Page text.
"""

Fet Gede - A time for healing
It's that time of year again -- the weather has turned colder, the leaves are falling and here in Pennsylvania thoughts turn to purple and black drag, sunglasses with dirty fedoras and a loud laugh followed by high jinks and outrageous behavior. Yes, it's Fet Ghede, the feast of the Ancestors, and for me a time of turning inward to reflect and think about the path I am on.
Fet Ghede is celebrated for the entire run of October 28 through most of November. It begins with family gatherings and then becomes a loud street party up until the Yam feast at the end of the month, heralding the final harvests in Haiti before winter come. (Hard to think of winter in a tropical location, but it does impact the growing season down there.) Most sosyetes will begin their celebrations with a quiet family party. They will clean and repaint the tombs, set out food, pray and generally commune quietly with the family ancestors.
Then there is the public celebration which we are more familiar with. The colorful parties held around the country with loud people in top hats and one eyed sunglasses, dancing and laughing. That is the Ghede part – the raucous, slightly sinister, a little obscene; a character we both adore and avoid. This photo is from Louis MacMIllian’s book on Vodou - it shows Ghede Mazacca the midwife (left), Brav Ghede Nibo(center) and Ghede Oussous the drunk (right). They carry picks and axes as part of their funeral and cemetery work. And they affect the dress that tells their job. Ghede Mazacca carries a bag said to contain the umbilical cords of the infants who are stillborn. Ghede Oussou has his bottle of wine and of course, Ghede Nibo holds the scythe used to cut life. They are fearsome in look, but often maudlin is person. I was at a local Fet Ghede celebration several years ago, when Oussou took the head of one of the mambos. He seated himself on the floor and began crying pitifully that he was not a woman, why was he in a dress. It was funny and sad at the same time. Despite all the raucous noise, the ghedes all ended up together in a heap in front of the drums, drinking, crying and begging for their father to come get them.

"""

What is asked.
1 - Answer these from the Fet Ghede piece:
(a) In which state does the writer say they are?
(b) Which feast at the end of the month heralds the final harvests in Haiti?
(c) What is Ghede Mazacca's bag said to contain?
2 - Write the next paragraph of the Fet Ghede piece, picking up right after its final sentence.
The data after this point comes from a separate source unrelated to this text.

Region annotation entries
"""

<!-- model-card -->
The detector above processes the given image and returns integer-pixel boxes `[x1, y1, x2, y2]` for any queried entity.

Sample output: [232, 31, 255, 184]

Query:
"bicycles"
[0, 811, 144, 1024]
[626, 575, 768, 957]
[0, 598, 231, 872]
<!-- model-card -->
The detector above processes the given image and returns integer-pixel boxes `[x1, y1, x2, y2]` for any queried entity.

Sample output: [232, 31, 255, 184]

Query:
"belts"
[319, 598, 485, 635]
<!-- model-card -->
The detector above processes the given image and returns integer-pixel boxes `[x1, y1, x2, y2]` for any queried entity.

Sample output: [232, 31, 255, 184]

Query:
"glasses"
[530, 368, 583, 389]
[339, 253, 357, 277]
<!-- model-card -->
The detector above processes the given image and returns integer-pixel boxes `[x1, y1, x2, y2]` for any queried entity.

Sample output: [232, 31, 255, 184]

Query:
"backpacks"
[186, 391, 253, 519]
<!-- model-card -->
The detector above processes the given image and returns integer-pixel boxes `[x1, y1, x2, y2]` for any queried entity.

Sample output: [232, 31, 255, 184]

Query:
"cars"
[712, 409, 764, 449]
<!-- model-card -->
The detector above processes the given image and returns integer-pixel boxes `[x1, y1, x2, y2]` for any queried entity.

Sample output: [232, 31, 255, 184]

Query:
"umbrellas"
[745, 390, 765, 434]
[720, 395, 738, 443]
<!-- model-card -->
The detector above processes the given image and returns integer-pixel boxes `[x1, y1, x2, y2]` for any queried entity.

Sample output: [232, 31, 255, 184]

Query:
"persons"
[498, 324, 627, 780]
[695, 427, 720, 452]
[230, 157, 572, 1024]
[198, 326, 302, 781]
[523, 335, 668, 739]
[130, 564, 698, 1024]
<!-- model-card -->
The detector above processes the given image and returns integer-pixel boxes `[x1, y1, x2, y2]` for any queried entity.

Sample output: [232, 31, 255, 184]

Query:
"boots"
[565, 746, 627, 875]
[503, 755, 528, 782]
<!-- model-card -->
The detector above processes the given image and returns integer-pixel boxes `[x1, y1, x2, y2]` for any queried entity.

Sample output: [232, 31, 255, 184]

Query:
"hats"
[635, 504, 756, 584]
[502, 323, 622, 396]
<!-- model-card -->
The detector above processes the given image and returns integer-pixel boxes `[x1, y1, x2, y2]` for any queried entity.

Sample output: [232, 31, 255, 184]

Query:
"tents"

"""

In response.
1 -
(a) Pennsylvania
(b) The Yam feast
(c) The umbilical cords of infants who are stillborn

2 -
Brav Ghede’s a little dirty (physically / mentally / spiritually) and a little maudlin. He reminds me of a nasty street clown that we like to look at, but avoid at all costs. Ghede’s function in service is like the cleanup crew at the end of the Mardi Gras celebrations. He is the trash collector. He is the last Lwa we call at the end of any celebration, to clean up and remove the “trash” – the spiritual and emotional detritus left from the celebration. If we look at Vodou as a time of healing, then a Vodou celebration is a chance to leave behind your ‘baggage’ – emotional and otherwise. And it is Ghede’s job to ‘clean up’ that stuff. No wonder he’s maudlin – he’s got to carry all those tears, all that anger and all that sickness away.
I am a child of the Baron, the Father of the Ghedes. I was born on November 2 at in the wee hours of the morning. My birth was heralded by my great grandfather's arrival at dawn with an armful of huge white mums for my mother -- the Baron of our household, with a Ghede gift if ever there was one. I am intrinsically linked to this time of year. It was no surprise to me that when I Kanzo'd all those years ago, the Haitians were slightly off put when they heard of my birth. The Baron is feared in Haiti. He is not like Ghede, the loving clown who is a ribald character and a healer. No, the Baron is "other" and we will talk that a little later.
The cemetery in Port au Prince is an ‘other’ world -- one that remarkably mirrors that of the living. The Grand Cimetiére in Port au Prince is divided up just like the country itself. Within its confines are slums, suburbs, stately older neighborhoods and the Grand Rue or main boulevard. You enter through the main gate which reads “Souviens-Toi Que Tu Es Poussiere” (remember you are dust). The cemetery is within city limited, and mirrors the city itself. The North-East side is higher, drier and sports fabulous mausoleums, big boulevards and money -- just like Petionville which is north and east of the center of Port au Prince. The cemetery on the south west side is lower, crowded with rotting tombs and muddy grave sites -- equally mirroring that of Cite Soliel.
At Fet Ghede, these parts of the cemetery come alive with people painting and refreshing tombs, laying out mounds of offerings - candies, candles, yellow mums and purple ribbons. The entire place looks and sounds like a street festival in full swing for two nights - October 31 and November 1. Then on the morning of November 2nd, everyone heads to church and prays for their beloved dead.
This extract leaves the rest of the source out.